The flowers, the fruits and vegetables, the garden ornaments, were all beautiful as they glistened in the morning sunlight, but for some reason, my eyes weren't drawn to them. Instead, they were glued to Kieran, who was watering his tomato plants. He stood perfectly against the sunlight that seemed to make him glow. His hair was pulled up into a half ponytail, a pair of sunglasses sitting on top of his head. He wore short khaki shorts, revealing long slender legs, his bare feet flush with the bright green grass. His gauzy white tank top stuck to his skin with the humidity.

Something about him was delicate, fragile.

And it was more than just the way he looked.

Last night, when he'd looked at me, when I'd told him I killed people and that I was used to it, something about the way he looked at me wasn't scared, at least, not of me. He was scared that there were people out there who deserved it. People so far gone that not even he could help them. It scared him that there were people he couldn't fix. And I wondered, if that made him afraid that he couldn't help me.

And then I wondered... why the fuck did I think I needed help?

Well, let's see...

I grimaced before I could let my subconscious make a lengthy detailed list.

I wasn't stupid. I had issues. A lot of issues. But why work through them now? Centuries after everything had happened. I had survived long enough. I could continue to do so, without digging up unwanted memories. I didn't need to do that to live.

And yet, things had fallen apart when I tried to make them normal. That's what I wanted; a normal life. I had tried to make it work with Fiona, really. She was perfect. Everything about her had been wonderful. She was beautiful, smart, family-oriented. She wanted the same things I did; to have a family and be normal.

But it hadn't worked, because I wasn't normal.

Me. As a person. I was not normal.

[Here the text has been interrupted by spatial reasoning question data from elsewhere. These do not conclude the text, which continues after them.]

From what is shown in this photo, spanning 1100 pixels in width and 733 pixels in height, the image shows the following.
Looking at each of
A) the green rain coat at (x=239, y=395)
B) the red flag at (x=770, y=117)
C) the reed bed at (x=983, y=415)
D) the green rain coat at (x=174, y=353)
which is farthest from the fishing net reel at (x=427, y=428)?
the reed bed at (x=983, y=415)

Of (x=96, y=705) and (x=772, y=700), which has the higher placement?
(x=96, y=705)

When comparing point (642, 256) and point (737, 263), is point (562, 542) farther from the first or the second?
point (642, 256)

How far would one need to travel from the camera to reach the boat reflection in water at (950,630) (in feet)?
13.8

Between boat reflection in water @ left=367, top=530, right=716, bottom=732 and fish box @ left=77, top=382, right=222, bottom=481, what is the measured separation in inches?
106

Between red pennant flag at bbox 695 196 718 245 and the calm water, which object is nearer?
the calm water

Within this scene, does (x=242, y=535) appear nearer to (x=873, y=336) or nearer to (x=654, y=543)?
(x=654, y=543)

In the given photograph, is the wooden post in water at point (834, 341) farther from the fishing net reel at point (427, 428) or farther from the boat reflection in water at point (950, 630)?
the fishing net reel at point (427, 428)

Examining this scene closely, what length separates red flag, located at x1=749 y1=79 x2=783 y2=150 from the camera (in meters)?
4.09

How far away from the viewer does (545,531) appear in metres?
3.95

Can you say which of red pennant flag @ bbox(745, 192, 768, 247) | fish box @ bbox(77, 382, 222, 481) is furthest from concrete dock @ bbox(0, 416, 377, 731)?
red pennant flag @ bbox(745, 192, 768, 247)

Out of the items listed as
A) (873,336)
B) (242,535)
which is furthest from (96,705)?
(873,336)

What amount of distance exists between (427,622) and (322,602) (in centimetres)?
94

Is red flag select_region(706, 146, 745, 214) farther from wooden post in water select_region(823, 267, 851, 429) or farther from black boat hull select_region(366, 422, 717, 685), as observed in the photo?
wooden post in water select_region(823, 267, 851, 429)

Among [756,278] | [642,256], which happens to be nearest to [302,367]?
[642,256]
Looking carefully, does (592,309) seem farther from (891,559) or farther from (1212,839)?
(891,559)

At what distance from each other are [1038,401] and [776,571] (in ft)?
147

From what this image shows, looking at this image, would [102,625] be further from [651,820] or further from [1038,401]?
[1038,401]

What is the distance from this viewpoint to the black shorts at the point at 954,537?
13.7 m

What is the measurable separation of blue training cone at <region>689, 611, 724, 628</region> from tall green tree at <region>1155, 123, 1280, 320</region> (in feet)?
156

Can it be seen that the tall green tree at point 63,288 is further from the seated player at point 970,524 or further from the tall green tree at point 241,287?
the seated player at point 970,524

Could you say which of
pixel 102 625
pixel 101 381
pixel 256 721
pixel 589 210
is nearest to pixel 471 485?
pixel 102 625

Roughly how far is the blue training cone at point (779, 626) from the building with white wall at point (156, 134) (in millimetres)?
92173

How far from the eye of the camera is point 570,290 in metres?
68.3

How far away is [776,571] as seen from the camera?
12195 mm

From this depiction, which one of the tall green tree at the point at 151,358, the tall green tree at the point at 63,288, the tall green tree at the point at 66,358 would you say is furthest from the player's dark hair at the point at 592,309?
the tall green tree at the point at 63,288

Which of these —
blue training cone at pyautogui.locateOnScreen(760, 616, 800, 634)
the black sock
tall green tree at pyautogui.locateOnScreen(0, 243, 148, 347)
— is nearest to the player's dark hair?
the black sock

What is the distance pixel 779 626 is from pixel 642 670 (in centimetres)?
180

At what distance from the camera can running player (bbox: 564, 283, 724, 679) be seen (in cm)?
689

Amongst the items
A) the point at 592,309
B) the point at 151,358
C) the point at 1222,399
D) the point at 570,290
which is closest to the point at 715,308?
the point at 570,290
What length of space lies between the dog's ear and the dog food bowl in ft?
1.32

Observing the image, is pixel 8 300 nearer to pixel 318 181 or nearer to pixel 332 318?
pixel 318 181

Or at least, I wasn't the normal I wanted to be.

Kieran was convinced that I was normal, that I could be normal. But it wasn't the normal I wanted. It wasn't the normal I'd seen growing up. It was a different normal. Did that even make sense?

I pinched the bridge of my nose, annoyed at myself, and it only grew as I looked up at the same time Kieran was coming inside. He was sweaty, loose strands of hair falling in his face, sticking to his flushed cheeks. His skin, usually so pale, so light, was flushed with a rosy tint. Immediately my body reacted to him. The sight of his pinkened skin, the sweat rolling down his neck and disappearing down his chest. The scent of him, floral and sweet.